Collected data entries:
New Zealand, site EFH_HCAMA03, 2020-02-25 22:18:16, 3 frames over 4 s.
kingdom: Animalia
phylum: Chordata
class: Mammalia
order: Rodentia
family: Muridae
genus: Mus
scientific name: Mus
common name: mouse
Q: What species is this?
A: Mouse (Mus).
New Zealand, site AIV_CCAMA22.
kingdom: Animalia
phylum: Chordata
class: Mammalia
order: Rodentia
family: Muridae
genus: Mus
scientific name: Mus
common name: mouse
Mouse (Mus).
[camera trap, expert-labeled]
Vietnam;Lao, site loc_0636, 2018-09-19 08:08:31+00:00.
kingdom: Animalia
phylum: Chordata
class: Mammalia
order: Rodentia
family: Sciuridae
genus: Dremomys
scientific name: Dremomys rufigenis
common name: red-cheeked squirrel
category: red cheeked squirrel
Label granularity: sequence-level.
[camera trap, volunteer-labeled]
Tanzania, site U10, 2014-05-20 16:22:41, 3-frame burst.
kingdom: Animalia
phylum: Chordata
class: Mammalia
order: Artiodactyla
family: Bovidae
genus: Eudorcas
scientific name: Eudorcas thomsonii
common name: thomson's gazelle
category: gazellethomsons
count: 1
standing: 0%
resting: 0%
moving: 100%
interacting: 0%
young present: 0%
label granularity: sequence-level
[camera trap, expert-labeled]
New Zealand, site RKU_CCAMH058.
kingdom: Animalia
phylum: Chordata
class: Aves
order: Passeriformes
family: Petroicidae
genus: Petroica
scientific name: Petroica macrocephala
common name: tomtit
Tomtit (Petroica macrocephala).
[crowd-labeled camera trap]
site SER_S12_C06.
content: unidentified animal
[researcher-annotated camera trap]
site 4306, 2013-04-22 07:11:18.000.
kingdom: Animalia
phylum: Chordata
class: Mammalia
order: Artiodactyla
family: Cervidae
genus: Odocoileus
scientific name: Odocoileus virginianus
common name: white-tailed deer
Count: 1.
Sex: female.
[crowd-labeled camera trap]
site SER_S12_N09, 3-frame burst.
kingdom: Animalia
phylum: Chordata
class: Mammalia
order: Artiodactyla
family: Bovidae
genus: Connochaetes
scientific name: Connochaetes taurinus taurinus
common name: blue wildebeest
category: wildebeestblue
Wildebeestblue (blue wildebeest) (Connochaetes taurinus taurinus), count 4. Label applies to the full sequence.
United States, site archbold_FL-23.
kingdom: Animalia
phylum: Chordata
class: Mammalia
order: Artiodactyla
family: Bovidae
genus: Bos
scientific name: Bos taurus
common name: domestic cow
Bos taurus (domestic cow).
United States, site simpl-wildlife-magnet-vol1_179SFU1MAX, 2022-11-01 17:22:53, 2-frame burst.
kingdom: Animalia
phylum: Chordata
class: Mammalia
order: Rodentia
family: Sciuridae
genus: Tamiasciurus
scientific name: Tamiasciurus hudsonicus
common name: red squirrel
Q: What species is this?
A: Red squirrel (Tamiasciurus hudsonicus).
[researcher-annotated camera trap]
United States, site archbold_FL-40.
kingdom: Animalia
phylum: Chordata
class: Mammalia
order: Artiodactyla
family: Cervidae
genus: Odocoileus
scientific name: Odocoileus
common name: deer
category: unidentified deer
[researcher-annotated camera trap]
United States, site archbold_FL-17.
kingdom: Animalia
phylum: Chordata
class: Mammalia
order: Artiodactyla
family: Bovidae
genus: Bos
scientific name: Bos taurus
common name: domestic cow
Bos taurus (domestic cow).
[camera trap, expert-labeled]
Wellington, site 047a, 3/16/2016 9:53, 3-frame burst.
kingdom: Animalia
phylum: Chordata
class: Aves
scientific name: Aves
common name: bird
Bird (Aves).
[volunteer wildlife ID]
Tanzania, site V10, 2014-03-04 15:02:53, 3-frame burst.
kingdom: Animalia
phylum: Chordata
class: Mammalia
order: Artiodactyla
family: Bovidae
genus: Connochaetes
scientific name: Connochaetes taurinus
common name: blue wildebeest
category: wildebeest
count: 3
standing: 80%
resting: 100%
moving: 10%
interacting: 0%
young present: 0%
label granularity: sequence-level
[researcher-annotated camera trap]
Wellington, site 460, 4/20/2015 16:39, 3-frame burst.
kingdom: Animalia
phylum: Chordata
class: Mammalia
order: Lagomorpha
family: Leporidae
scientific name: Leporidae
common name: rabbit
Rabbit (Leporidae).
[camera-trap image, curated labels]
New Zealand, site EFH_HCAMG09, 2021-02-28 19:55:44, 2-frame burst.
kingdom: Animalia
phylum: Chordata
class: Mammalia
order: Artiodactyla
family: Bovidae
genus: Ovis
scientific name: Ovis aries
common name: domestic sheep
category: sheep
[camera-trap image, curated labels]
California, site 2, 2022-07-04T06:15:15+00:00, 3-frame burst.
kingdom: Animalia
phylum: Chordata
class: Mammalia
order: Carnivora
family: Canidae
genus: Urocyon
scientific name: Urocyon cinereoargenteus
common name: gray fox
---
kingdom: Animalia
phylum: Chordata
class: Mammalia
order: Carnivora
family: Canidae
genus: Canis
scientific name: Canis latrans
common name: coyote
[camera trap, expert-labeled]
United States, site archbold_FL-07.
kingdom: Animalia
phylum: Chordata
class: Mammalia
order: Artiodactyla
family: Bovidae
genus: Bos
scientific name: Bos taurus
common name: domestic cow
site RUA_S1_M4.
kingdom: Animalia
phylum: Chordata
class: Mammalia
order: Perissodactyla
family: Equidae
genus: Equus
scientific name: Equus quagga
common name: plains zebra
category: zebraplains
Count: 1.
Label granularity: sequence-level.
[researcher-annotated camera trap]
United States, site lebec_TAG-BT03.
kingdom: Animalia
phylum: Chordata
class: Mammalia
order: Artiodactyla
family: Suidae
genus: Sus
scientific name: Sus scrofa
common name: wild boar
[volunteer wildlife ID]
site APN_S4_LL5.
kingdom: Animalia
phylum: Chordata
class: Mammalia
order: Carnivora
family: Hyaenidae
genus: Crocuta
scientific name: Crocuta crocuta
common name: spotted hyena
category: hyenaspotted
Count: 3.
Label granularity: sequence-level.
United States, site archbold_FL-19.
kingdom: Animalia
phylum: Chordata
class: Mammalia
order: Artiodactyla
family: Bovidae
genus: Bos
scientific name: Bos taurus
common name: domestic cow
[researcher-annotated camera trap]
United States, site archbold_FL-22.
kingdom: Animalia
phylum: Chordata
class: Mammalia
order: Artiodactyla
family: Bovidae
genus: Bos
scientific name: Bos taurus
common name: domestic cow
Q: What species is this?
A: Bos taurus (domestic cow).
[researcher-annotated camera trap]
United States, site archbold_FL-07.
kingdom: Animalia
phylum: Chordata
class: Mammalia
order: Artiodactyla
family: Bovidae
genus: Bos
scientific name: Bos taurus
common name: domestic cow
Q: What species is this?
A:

Task prompt: Without omitting any record, transcribe the data exactly.

Answer box:
New Zealand, site EFH_HCAMA03, 2020-02-25 22:18:16, 3 frames over 4 s.
kingdom: Animalia
phylum: Chordata
class: Mammalia
order: Rodentia
family: Muridae
genus: Mus
scientific name: Mus
common name: mouse
Q: What species is this?
A: Mouse (Mus).
New Zealand, site AIV_CCAMA22.
kingdom: Animalia
phylum: Chordata
class: Mammalia
order: Rodentia
family: Muridae
genus: Mus
scientific name: Mus
common name: mouse
Mouse (Mus).
[camera trap, expert-labeled]
Vietnam;Lao, site loc_0636, 2018-09-19 08:08:31+00:00.
kingdom: Animalia
phylum: Chordata
class: Mammalia
order: Rodentia
family: Sciuridae
genus: Dremomys
scientific name: Dremomys rufigenis
common name: red-cheeked squirrel
category: red cheeked squirrel
Label granularity: sequence-level.
[camera trap, volunteer-labeled]
Tanzania, site U10, 2014-05-20 16:22:41, 3-frame burst.
kingdom: Animalia
phylum: Chordata
class: Mammalia
order: Artiodactyla
family: Bovidae
genus: Eudorcas
scientific name: Eudorcas thomsonii
common name: thomson's gazelle
category: gazellethomsons
count: 1
standing: 0%
resting: 0%
moving: 100%
interacting: 0%
young present: 0%
label granularity: sequence-level
[camera trap, expert-labeled]
New Zealand, site RKU_CCAMH058.
kingdom: Animalia
phylum: Chordata
class: Aves
order: Passeriformes
family: Petroicidae
genus: Petroica
scientific name: Petroica macrocephala
common name: tomtit
Tomtit (Petroica macrocephala).
[crowd-labeled camera trap]
site SER_S12_C06.
content: unidentified animal
[researcher-annotated camera trap]
site 4306, 2013-04-22 07:11:18.000.
kingdom: Animalia
phylum: Chordata
class: Mammalia
order: Artiodactyla
family: Cervidae
genus: Odocoileus
scientific name: Odocoileus virginianus
common name: white-tailed deer
Count: 1.
Sex: female.
[crowd-labeled camera trap]
site SER_S12_N09, 3-frame burst.
kingdom: Animalia
phylum: Chordata
class: Mammalia
order: Artiodactyla
family: Bovidae
genus: Connochaetes
scientific name: Connochaetes taurinus taurinus
common name: blue wildebeest
category: wildebeestblue
Wildebeestblue (blue wildebeest) (Connochaetes taurinus taurinus), count 4. Label applies to the full sequence.
United States, site archbold_FL-23.
kingdom: Animalia
phylum: Chordata
class: Mammalia
order: Artiodactyla
family: Bovidae
genus: Bos
scientific name: Bos taurus
common name: domestic cow
Bos taurus (domestic cow).
United States, site simpl-wildlife-magnet-vol1_179SFU1MAX, 2022-11-01 17:22:53, 2-frame burst.
kingdom: Animalia
phylum: Chordata
class: Mammalia
order: Rodentia
family: Sciuridae
genus: Tamiasciurus
scientific name: Tamiasciurus hudsonicus
common name: red squirrel
Q: What species is this?
A: Red squirrel (Tamiasciurus hudsonicus).
[researcher-annotated camera trap]
United States, site archbold_FL-40.
kingdom: Animalia
phylum: Chordata
class: Mammalia
order: Artiodactyla
family: Cervidae
genus: Odocoileus
scientific name: Odocoileus
common name: deer
category: unidentified deer
[researcher-annotated camera trap]
United States, site archbold_FL-17.
kingdom: Animalia
phylum: Chordata
class: Mammalia
order: Artiodactyla
family: Bovidae
genus: Bos
scientific name: Bos taurus
common name: domestic cow
Bos taurus (domestic cow).
[camera trap, expert-labeled]
Wellington, site 047a, 3/16/2016 9:53, 3-frame burst.
kingdom: Animalia
phylum: Chordata
class: Aves
scientific name: Aves
common name: bird
Bird (Aves).
[volunteer wildlife ID]
Tanzania, site V10, 2014-03-04 15:02:53, 3-frame burst.
kingdom: Animalia
phylum: Chordata
class: Mammalia
order: Artiodactyla
family: Bovidae
genus: Connochaetes
scientific name: Connochaetes taurinus
common name: blue wildebeest
category: wildebeest
count: 3
standing: 80%
resting: 100%
moving: 10%
interacting: 0%
young present: 0%
label granularity: sequence-level
[researcher-annotated camera trap]
Wellington, site 460, 4/20/2015 16:39, 3-frame burst.
kingdom: Animalia
phylum: Chordata
class: Mammalia
order: Lagomorpha
family: Leporidae
scientific name: Leporidae
common name: rabbit
Rabbit (Leporidae).
[camera-trap image, curated labels]
New Zealand, site EFH_HCAMG09, 2021-02-28 19:55:44, 2-frame burst.
kingdom: Animalia
phylum: Chordata
class: Mammalia
order: Artiodactyla
family: Bovidae
genus: Ovis
scientific name: Ovis aries
common name: domestic sheep
category: sheep
[camera-trap image, curated labels]
California, site 2, 2022-07-04T06:15:15+00:00, 3-frame burst.
kingdom: Animalia
phylum: Chordata
class: Mammalia
order: Carnivora
family: Canidae
genus: Urocyon
scientific name: Urocyon cinereoargenteus
common name: gray fox
---
kingdom: Animalia
phylum: Chordata
class: Mammalia
order: Carnivora
family: Canidae
genus: Canis
scientific name: Canis latrans
common name: coyote
[camera trap, expert-labeled]
United States, site archbold_FL-07.
kingdom: Animalia
phylum: Chordata
class: Mammalia
order: Artiodactyla
family: Bovidae
genus: Bos
scientific name: Bos taurus
common name: domestic cow
site RUA_S1_M4.
kingdom: Animalia
phylum: Chordata
class: Mammalia
order: Perissodactyla
family: Equidae
genus: Equus
scientific name: Equus quagga
common name: plains zebra
category: zebraplains
Count: 1.
Label granularity: sequence-level.
[researcher-annotated camera trap]
United States, site lebec_TAG-BT03.
kingdom: Animalia
phylum: Chordata
class: Mammalia
order: Artiodactyla
family: Suidae
genus: Sus
scientific name: Sus scrofa
common name: wild boar
[volunteer wildlife ID]
site APN_S4_LL5.
kingdom: Animalia
phylum: Chordata
class: Mammalia
order: Carnivora
family: Hyaenidae
genus: Crocuta
scientific name: Crocuta crocuta
common name: spotted hyena
category: hyenaspotted
Count: 3.
Label granularity: sequence-level.
United States, site archbold_FL-19.
kingdom: Animalia
phylum: Chordata
class: Mammalia
order: Artiodactyla
family: Bovidae
genus: Bos
scientific name: Bos taurus
common name: domestic cow
[researcher-annotated camera trap]
United States, site archbold_FL-22.
kingdom: Animalia
phylum: Chordata
class: Mammalia
order: Artiodactyla
family: Bovidae
genus: Bos
scientific name: Bos taurus
common name: domestic cow
Q: What species is this?
A: Bos taurus (domestic cow).
[researcher-annotated camera trap]
United States, site archbold_FL-07.
kingdom: Animalia
phylum: Chordata
class: Mammalia
order: Artiodactyla
family: Bovidae
genus: Bos
scientific name: Bos taurus
common name: domestic cow
Q: What species is this?
A:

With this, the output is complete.